La dynamique timide d'Emmanuel Macron : une popularité qui reprend des couleurs

Emmanuel Macron gagne des points de popularité malgré une situation économique inquiétante.
La dynamique timide d'Emmanuel Macron : une popularité qui reprend des couleurs

Avec 19 % d'opinions favorables, Emmanuel Macron affiche une légère remontée. Pourtant, la hausse des prix des carburants limite cette dynamique.

Dans la dernière enquête menée par YouGov France pour Le HuffPost, le président atteint son score le plus élevé depuis le printemps 2025, marquant un regain de deux points. Bien que modeste, cette amélioration est bienvenue, surtout comparée à l'automne dernier où sa popularité frôlait les 10 %.

Ce redressement, bien que furtif, semble refléter un changement dans la perception du chef de l'État. Le contexte international, tendu, associé à la récente période électorale, lui permet d'assumer à nouveau son rôle de garant de la nation. Selon les sondages, cette posture trouve un écho positif parmi les Français.

"L'augmentation de seulement deux points est significative après un automne marqué par des niveaux d'impopularité sans précédent. Les jeunes, notamment, renforcent cette dynamique avec une perception plus favorable de ses actions (31 %, +10 points)" indique YouGov.

Sébastien Lecornu à la traîne

Cependant, ce regain de popularité n’est pas uniformément partagé au sein du gouvernement. À Matignon, Sébastien Lecornu subit une perte d'un point, atteignant 27 % d'opinions positives. Cette stagnation témoigne des attentes croissantes des citoyens envers les résultats concrets des actions gouvernementales.

Derrière ces mouvements de popularité se dessine une hiérarchie claire des préoccupations. La question du pouvoir d'achat se distingue, avec 26 % des Français l'identifiant comme une priorité, enregistrant une hausse de six points par rapport au mois précédent. En revanche, l'insécurité, qui occupait la seconde place en mars, recule désormais au quatrième rang.

Économie sous tension et aides ciblées

Cette évolution des priorités est liée aux récentes turbulences géopolitiques. La guerre en Iran accentue la pression inflationniste, notamment sur le carburant. Les prix n'avaient pas été aussi élevés depuis le début de ce conflit, créant un sentiment d'urgence parmi les consommateurs.
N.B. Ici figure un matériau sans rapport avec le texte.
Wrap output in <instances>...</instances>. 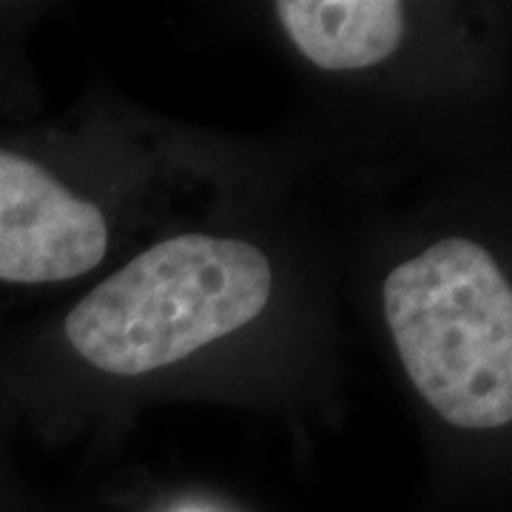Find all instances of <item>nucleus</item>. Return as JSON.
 Instances as JSON below:
<instances>
[{"mask_svg": "<svg viewBox=\"0 0 512 512\" xmlns=\"http://www.w3.org/2000/svg\"><path fill=\"white\" fill-rule=\"evenodd\" d=\"M271 291V262L251 242L185 234L97 285L69 313L66 336L94 367L143 376L248 325Z\"/></svg>", "mask_w": 512, "mask_h": 512, "instance_id": "nucleus-1", "label": "nucleus"}, {"mask_svg": "<svg viewBox=\"0 0 512 512\" xmlns=\"http://www.w3.org/2000/svg\"><path fill=\"white\" fill-rule=\"evenodd\" d=\"M382 296L404 373L441 419L510 424L512 291L493 256L473 239H441L387 276Z\"/></svg>", "mask_w": 512, "mask_h": 512, "instance_id": "nucleus-2", "label": "nucleus"}, {"mask_svg": "<svg viewBox=\"0 0 512 512\" xmlns=\"http://www.w3.org/2000/svg\"><path fill=\"white\" fill-rule=\"evenodd\" d=\"M109 228L92 202L32 160L0 151V279L20 285L63 282L106 256Z\"/></svg>", "mask_w": 512, "mask_h": 512, "instance_id": "nucleus-3", "label": "nucleus"}, {"mask_svg": "<svg viewBox=\"0 0 512 512\" xmlns=\"http://www.w3.org/2000/svg\"><path fill=\"white\" fill-rule=\"evenodd\" d=\"M276 18L296 49L328 72L376 66L404 35L396 0H279Z\"/></svg>", "mask_w": 512, "mask_h": 512, "instance_id": "nucleus-4", "label": "nucleus"}]
</instances>
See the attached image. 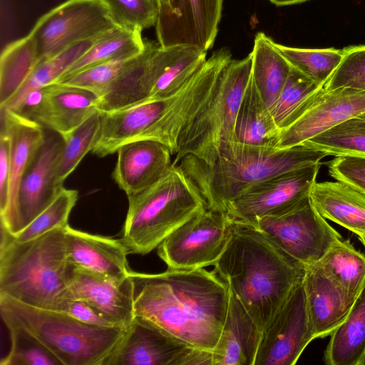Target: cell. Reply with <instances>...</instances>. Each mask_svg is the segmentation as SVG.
Wrapping results in <instances>:
<instances>
[{"mask_svg":"<svg viewBox=\"0 0 365 365\" xmlns=\"http://www.w3.org/2000/svg\"><path fill=\"white\" fill-rule=\"evenodd\" d=\"M135 315L145 318L195 348L212 352L225 322L230 287L213 271L168 268L136 272Z\"/></svg>","mask_w":365,"mask_h":365,"instance_id":"cell-1","label":"cell"},{"mask_svg":"<svg viewBox=\"0 0 365 365\" xmlns=\"http://www.w3.org/2000/svg\"><path fill=\"white\" fill-rule=\"evenodd\" d=\"M230 230L213 272L228 284L262 331L302 282L307 267L252 225L230 220Z\"/></svg>","mask_w":365,"mask_h":365,"instance_id":"cell-2","label":"cell"},{"mask_svg":"<svg viewBox=\"0 0 365 365\" xmlns=\"http://www.w3.org/2000/svg\"><path fill=\"white\" fill-rule=\"evenodd\" d=\"M326 156L303 144L278 149L233 141L223 144L218 158L210 164L187 155L178 165L197 187L206 207L225 213L229 204L252 186L319 163Z\"/></svg>","mask_w":365,"mask_h":365,"instance_id":"cell-3","label":"cell"},{"mask_svg":"<svg viewBox=\"0 0 365 365\" xmlns=\"http://www.w3.org/2000/svg\"><path fill=\"white\" fill-rule=\"evenodd\" d=\"M66 228L24 242L1 236L0 294L55 311L71 298Z\"/></svg>","mask_w":365,"mask_h":365,"instance_id":"cell-4","label":"cell"},{"mask_svg":"<svg viewBox=\"0 0 365 365\" xmlns=\"http://www.w3.org/2000/svg\"><path fill=\"white\" fill-rule=\"evenodd\" d=\"M120 240L129 254H148L175 229L206 207L195 184L172 164L155 184L128 196Z\"/></svg>","mask_w":365,"mask_h":365,"instance_id":"cell-5","label":"cell"},{"mask_svg":"<svg viewBox=\"0 0 365 365\" xmlns=\"http://www.w3.org/2000/svg\"><path fill=\"white\" fill-rule=\"evenodd\" d=\"M0 312L4 322L31 333L62 365H103L127 329L87 324L64 312L29 306L2 294Z\"/></svg>","mask_w":365,"mask_h":365,"instance_id":"cell-6","label":"cell"},{"mask_svg":"<svg viewBox=\"0 0 365 365\" xmlns=\"http://www.w3.org/2000/svg\"><path fill=\"white\" fill-rule=\"evenodd\" d=\"M252 58L250 53L225 66L212 98L182 131L173 164L187 155L210 164L223 144L237 141L235 121L251 75Z\"/></svg>","mask_w":365,"mask_h":365,"instance_id":"cell-7","label":"cell"},{"mask_svg":"<svg viewBox=\"0 0 365 365\" xmlns=\"http://www.w3.org/2000/svg\"><path fill=\"white\" fill-rule=\"evenodd\" d=\"M117 26L103 0H66L41 16L30 33L40 63Z\"/></svg>","mask_w":365,"mask_h":365,"instance_id":"cell-8","label":"cell"},{"mask_svg":"<svg viewBox=\"0 0 365 365\" xmlns=\"http://www.w3.org/2000/svg\"><path fill=\"white\" fill-rule=\"evenodd\" d=\"M252 225L306 267L316 263L342 239L316 210L309 196L285 212L258 219Z\"/></svg>","mask_w":365,"mask_h":365,"instance_id":"cell-9","label":"cell"},{"mask_svg":"<svg viewBox=\"0 0 365 365\" xmlns=\"http://www.w3.org/2000/svg\"><path fill=\"white\" fill-rule=\"evenodd\" d=\"M230 232V220L225 213L205 207L170 234L157 253L170 269L214 266L227 247Z\"/></svg>","mask_w":365,"mask_h":365,"instance_id":"cell-10","label":"cell"},{"mask_svg":"<svg viewBox=\"0 0 365 365\" xmlns=\"http://www.w3.org/2000/svg\"><path fill=\"white\" fill-rule=\"evenodd\" d=\"M103 365H212V353L190 346L150 320L135 316Z\"/></svg>","mask_w":365,"mask_h":365,"instance_id":"cell-11","label":"cell"},{"mask_svg":"<svg viewBox=\"0 0 365 365\" xmlns=\"http://www.w3.org/2000/svg\"><path fill=\"white\" fill-rule=\"evenodd\" d=\"M321 163L262 181L232 201L225 212L232 221L254 225L267 215L285 212L309 196Z\"/></svg>","mask_w":365,"mask_h":365,"instance_id":"cell-12","label":"cell"},{"mask_svg":"<svg viewBox=\"0 0 365 365\" xmlns=\"http://www.w3.org/2000/svg\"><path fill=\"white\" fill-rule=\"evenodd\" d=\"M314 339L301 282L262 331L254 365H294Z\"/></svg>","mask_w":365,"mask_h":365,"instance_id":"cell-13","label":"cell"},{"mask_svg":"<svg viewBox=\"0 0 365 365\" xmlns=\"http://www.w3.org/2000/svg\"><path fill=\"white\" fill-rule=\"evenodd\" d=\"M223 0H167L160 6L155 24L158 43L163 47L194 46L204 51L215 42Z\"/></svg>","mask_w":365,"mask_h":365,"instance_id":"cell-14","label":"cell"},{"mask_svg":"<svg viewBox=\"0 0 365 365\" xmlns=\"http://www.w3.org/2000/svg\"><path fill=\"white\" fill-rule=\"evenodd\" d=\"M98 101L92 91L54 83L31 91L15 112L62 136L98 111Z\"/></svg>","mask_w":365,"mask_h":365,"instance_id":"cell-15","label":"cell"},{"mask_svg":"<svg viewBox=\"0 0 365 365\" xmlns=\"http://www.w3.org/2000/svg\"><path fill=\"white\" fill-rule=\"evenodd\" d=\"M365 112V91L348 88H321L299 116L280 130L276 148L299 145L351 118Z\"/></svg>","mask_w":365,"mask_h":365,"instance_id":"cell-16","label":"cell"},{"mask_svg":"<svg viewBox=\"0 0 365 365\" xmlns=\"http://www.w3.org/2000/svg\"><path fill=\"white\" fill-rule=\"evenodd\" d=\"M63 139L46 134L36 159L24 176L14 214L1 229L14 235L29 225L54 200L63 187L56 183L58 163Z\"/></svg>","mask_w":365,"mask_h":365,"instance_id":"cell-17","label":"cell"},{"mask_svg":"<svg viewBox=\"0 0 365 365\" xmlns=\"http://www.w3.org/2000/svg\"><path fill=\"white\" fill-rule=\"evenodd\" d=\"M144 50L99 95L97 108L106 112L122 109L149 98L172 52V46L145 39Z\"/></svg>","mask_w":365,"mask_h":365,"instance_id":"cell-18","label":"cell"},{"mask_svg":"<svg viewBox=\"0 0 365 365\" xmlns=\"http://www.w3.org/2000/svg\"><path fill=\"white\" fill-rule=\"evenodd\" d=\"M68 279L71 298L89 303L116 326L128 328L130 325L135 316L130 274L113 279L69 264Z\"/></svg>","mask_w":365,"mask_h":365,"instance_id":"cell-19","label":"cell"},{"mask_svg":"<svg viewBox=\"0 0 365 365\" xmlns=\"http://www.w3.org/2000/svg\"><path fill=\"white\" fill-rule=\"evenodd\" d=\"M112 177L127 196L141 192L158 182L172 165L169 149L150 140L126 143L117 150Z\"/></svg>","mask_w":365,"mask_h":365,"instance_id":"cell-20","label":"cell"},{"mask_svg":"<svg viewBox=\"0 0 365 365\" xmlns=\"http://www.w3.org/2000/svg\"><path fill=\"white\" fill-rule=\"evenodd\" d=\"M302 284L314 339L331 335L344 321L356 298L314 265L306 267Z\"/></svg>","mask_w":365,"mask_h":365,"instance_id":"cell-21","label":"cell"},{"mask_svg":"<svg viewBox=\"0 0 365 365\" xmlns=\"http://www.w3.org/2000/svg\"><path fill=\"white\" fill-rule=\"evenodd\" d=\"M43 128L11 109L1 108V129L10 139L9 202L5 212L0 215L1 225L6 223L14 212L21 180L45 142Z\"/></svg>","mask_w":365,"mask_h":365,"instance_id":"cell-22","label":"cell"},{"mask_svg":"<svg viewBox=\"0 0 365 365\" xmlns=\"http://www.w3.org/2000/svg\"><path fill=\"white\" fill-rule=\"evenodd\" d=\"M67 259L70 264L94 274L123 279L129 276L128 250L120 239L66 228Z\"/></svg>","mask_w":365,"mask_h":365,"instance_id":"cell-23","label":"cell"},{"mask_svg":"<svg viewBox=\"0 0 365 365\" xmlns=\"http://www.w3.org/2000/svg\"><path fill=\"white\" fill-rule=\"evenodd\" d=\"M262 331L230 287V300L212 365H254Z\"/></svg>","mask_w":365,"mask_h":365,"instance_id":"cell-24","label":"cell"},{"mask_svg":"<svg viewBox=\"0 0 365 365\" xmlns=\"http://www.w3.org/2000/svg\"><path fill=\"white\" fill-rule=\"evenodd\" d=\"M311 201L326 220L365 236V196L340 181L315 182Z\"/></svg>","mask_w":365,"mask_h":365,"instance_id":"cell-25","label":"cell"},{"mask_svg":"<svg viewBox=\"0 0 365 365\" xmlns=\"http://www.w3.org/2000/svg\"><path fill=\"white\" fill-rule=\"evenodd\" d=\"M235 133L239 143L276 148L280 129L263 101L250 75L235 121Z\"/></svg>","mask_w":365,"mask_h":365,"instance_id":"cell-26","label":"cell"},{"mask_svg":"<svg viewBox=\"0 0 365 365\" xmlns=\"http://www.w3.org/2000/svg\"><path fill=\"white\" fill-rule=\"evenodd\" d=\"M324 361L328 365H365V284L344 321L330 335Z\"/></svg>","mask_w":365,"mask_h":365,"instance_id":"cell-27","label":"cell"},{"mask_svg":"<svg viewBox=\"0 0 365 365\" xmlns=\"http://www.w3.org/2000/svg\"><path fill=\"white\" fill-rule=\"evenodd\" d=\"M275 43L266 34L258 32L251 52V76L269 109L277 99L291 70Z\"/></svg>","mask_w":365,"mask_h":365,"instance_id":"cell-28","label":"cell"},{"mask_svg":"<svg viewBox=\"0 0 365 365\" xmlns=\"http://www.w3.org/2000/svg\"><path fill=\"white\" fill-rule=\"evenodd\" d=\"M312 265L356 298L365 284V255L341 239Z\"/></svg>","mask_w":365,"mask_h":365,"instance_id":"cell-29","label":"cell"},{"mask_svg":"<svg viewBox=\"0 0 365 365\" xmlns=\"http://www.w3.org/2000/svg\"><path fill=\"white\" fill-rule=\"evenodd\" d=\"M38 63L36 41L30 32L4 48L0 60V107L19 90Z\"/></svg>","mask_w":365,"mask_h":365,"instance_id":"cell-30","label":"cell"},{"mask_svg":"<svg viewBox=\"0 0 365 365\" xmlns=\"http://www.w3.org/2000/svg\"><path fill=\"white\" fill-rule=\"evenodd\" d=\"M103 34L76 43L58 55L38 63L19 90L0 108L16 111L31 91L41 89L58 81Z\"/></svg>","mask_w":365,"mask_h":365,"instance_id":"cell-31","label":"cell"},{"mask_svg":"<svg viewBox=\"0 0 365 365\" xmlns=\"http://www.w3.org/2000/svg\"><path fill=\"white\" fill-rule=\"evenodd\" d=\"M141 34L120 26L107 31L59 79L112 58L141 53L145 45Z\"/></svg>","mask_w":365,"mask_h":365,"instance_id":"cell-32","label":"cell"},{"mask_svg":"<svg viewBox=\"0 0 365 365\" xmlns=\"http://www.w3.org/2000/svg\"><path fill=\"white\" fill-rule=\"evenodd\" d=\"M206 56V51L194 46H172L170 57L148 99H163L177 93L203 65Z\"/></svg>","mask_w":365,"mask_h":365,"instance_id":"cell-33","label":"cell"},{"mask_svg":"<svg viewBox=\"0 0 365 365\" xmlns=\"http://www.w3.org/2000/svg\"><path fill=\"white\" fill-rule=\"evenodd\" d=\"M301 144L327 155L365 158V120L351 118Z\"/></svg>","mask_w":365,"mask_h":365,"instance_id":"cell-34","label":"cell"},{"mask_svg":"<svg viewBox=\"0 0 365 365\" xmlns=\"http://www.w3.org/2000/svg\"><path fill=\"white\" fill-rule=\"evenodd\" d=\"M322 88L291 66L277 99L269 108L279 128L282 130L293 123L309 101Z\"/></svg>","mask_w":365,"mask_h":365,"instance_id":"cell-35","label":"cell"},{"mask_svg":"<svg viewBox=\"0 0 365 365\" xmlns=\"http://www.w3.org/2000/svg\"><path fill=\"white\" fill-rule=\"evenodd\" d=\"M101 115L98 110L72 131L61 136L63 145L56 170V183L63 187L84 156L91 152L98 136Z\"/></svg>","mask_w":365,"mask_h":365,"instance_id":"cell-36","label":"cell"},{"mask_svg":"<svg viewBox=\"0 0 365 365\" xmlns=\"http://www.w3.org/2000/svg\"><path fill=\"white\" fill-rule=\"evenodd\" d=\"M78 198L76 190L63 187L51 203L29 225L12 235L1 229V236L16 242L34 240L51 230L66 227L70 213Z\"/></svg>","mask_w":365,"mask_h":365,"instance_id":"cell-37","label":"cell"},{"mask_svg":"<svg viewBox=\"0 0 365 365\" xmlns=\"http://www.w3.org/2000/svg\"><path fill=\"white\" fill-rule=\"evenodd\" d=\"M290 66L317 84L324 86L342 58V50L299 48L275 43Z\"/></svg>","mask_w":365,"mask_h":365,"instance_id":"cell-38","label":"cell"},{"mask_svg":"<svg viewBox=\"0 0 365 365\" xmlns=\"http://www.w3.org/2000/svg\"><path fill=\"white\" fill-rule=\"evenodd\" d=\"M4 323L9 330L11 346L0 365H62L31 333L15 324Z\"/></svg>","mask_w":365,"mask_h":365,"instance_id":"cell-39","label":"cell"},{"mask_svg":"<svg viewBox=\"0 0 365 365\" xmlns=\"http://www.w3.org/2000/svg\"><path fill=\"white\" fill-rule=\"evenodd\" d=\"M140 53L122 56L93 65L55 83L88 89L99 96L107 86L135 61Z\"/></svg>","mask_w":365,"mask_h":365,"instance_id":"cell-40","label":"cell"},{"mask_svg":"<svg viewBox=\"0 0 365 365\" xmlns=\"http://www.w3.org/2000/svg\"><path fill=\"white\" fill-rule=\"evenodd\" d=\"M103 1L120 27L143 31L157 23L160 10L158 0Z\"/></svg>","mask_w":365,"mask_h":365,"instance_id":"cell-41","label":"cell"},{"mask_svg":"<svg viewBox=\"0 0 365 365\" xmlns=\"http://www.w3.org/2000/svg\"><path fill=\"white\" fill-rule=\"evenodd\" d=\"M341 50V60L323 88L365 91V45L347 46Z\"/></svg>","mask_w":365,"mask_h":365,"instance_id":"cell-42","label":"cell"},{"mask_svg":"<svg viewBox=\"0 0 365 365\" xmlns=\"http://www.w3.org/2000/svg\"><path fill=\"white\" fill-rule=\"evenodd\" d=\"M326 165L331 178L365 196V158L336 156Z\"/></svg>","mask_w":365,"mask_h":365,"instance_id":"cell-43","label":"cell"},{"mask_svg":"<svg viewBox=\"0 0 365 365\" xmlns=\"http://www.w3.org/2000/svg\"><path fill=\"white\" fill-rule=\"evenodd\" d=\"M56 311L64 312L78 320L90 324L103 327L116 326L96 308L81 299L68 298L60 305Z\"/></svg>","mask_w":365,"mask_h":365,"instance_id":"cell-44","label":"cell"},{"mask_svg":"<svg viewBox=\"0 0 365 365\" xmlns=\"http://www.w3.org/2000/svg\"><path fill=\"white\" fill-rule=\"evenodd\" d=\"M10 174V139L7 133H0V215L8 205Z\"/></svg>","mask_w":365,"mask_h":365,"instance_id":"cell-45","label":"cell"},{"mask_svg":"<svg viewBox=\"0 0 365 365\" xmlns=\"http://www.w3.org/2000/svg\"><path fill=\"white\" fill-rule=\"evenodd\" d=\"M274 5L281 6H289L297 4H301L309 0H268Z\"/></svg>","mask_w":365,"mask_h":365,"instance_id":"cell-46","label":"cell"},{"mask_svg":"<svg viewBox=\"0 0 365 365\" xmlns=\"http://www.w3.org/2000/svg\"><path fill=\"white\" fill-rule=\"evenodd\" d=\"M359 240L361 242V243L364 245L365 247V236H361L359 237Z\"/></svg>","mask_w":365,"mask_h":365,"instance_id":"cell-47","label":"cell"},{"mask_svg":"<svg viewBox=\"0 0 365 365\" xmlns=\"http://www.w3.org/2000/svg\"><path fill=\"white\" fill-rule=\"evenodd\" d=\"M357 117H359V118H361V119H363V120H365V112H364V113H361V114H360L359 115H358Z\"/></svg>","mask_w":365,"mask_h":365,"instance_id":"cell-48","label":"cell"},{"mask_svg":"<svg viewBox=\"0 0 365 365\" xmlns=\"http://www.w3.org/2000/svg\"><path fill=\"white\" fill-rule=\"evenodd\" d=\"M158 1H159V5H163L167 1V0H158Z\"/></svg>","mask_w":365,"mask_h":365,"instance_id":"cell-49","label":"cell"}]
</instances>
Face à cette crise, le gouvernement opte pour une stratégie de retenue. Plutôt que d'offrir des aides généralisées, il choisit de cibler certaines professions. Cette approche risquerait de provoquer une incompréhension parmi la population. De plus, le gouvernement a récemment rejeté l'idée d'une "cagnotte fiscale" qui aurait pu soutenir de nouvelles mesures similaires à celles mises en place après le déclenchement de la guerre en Ukraine.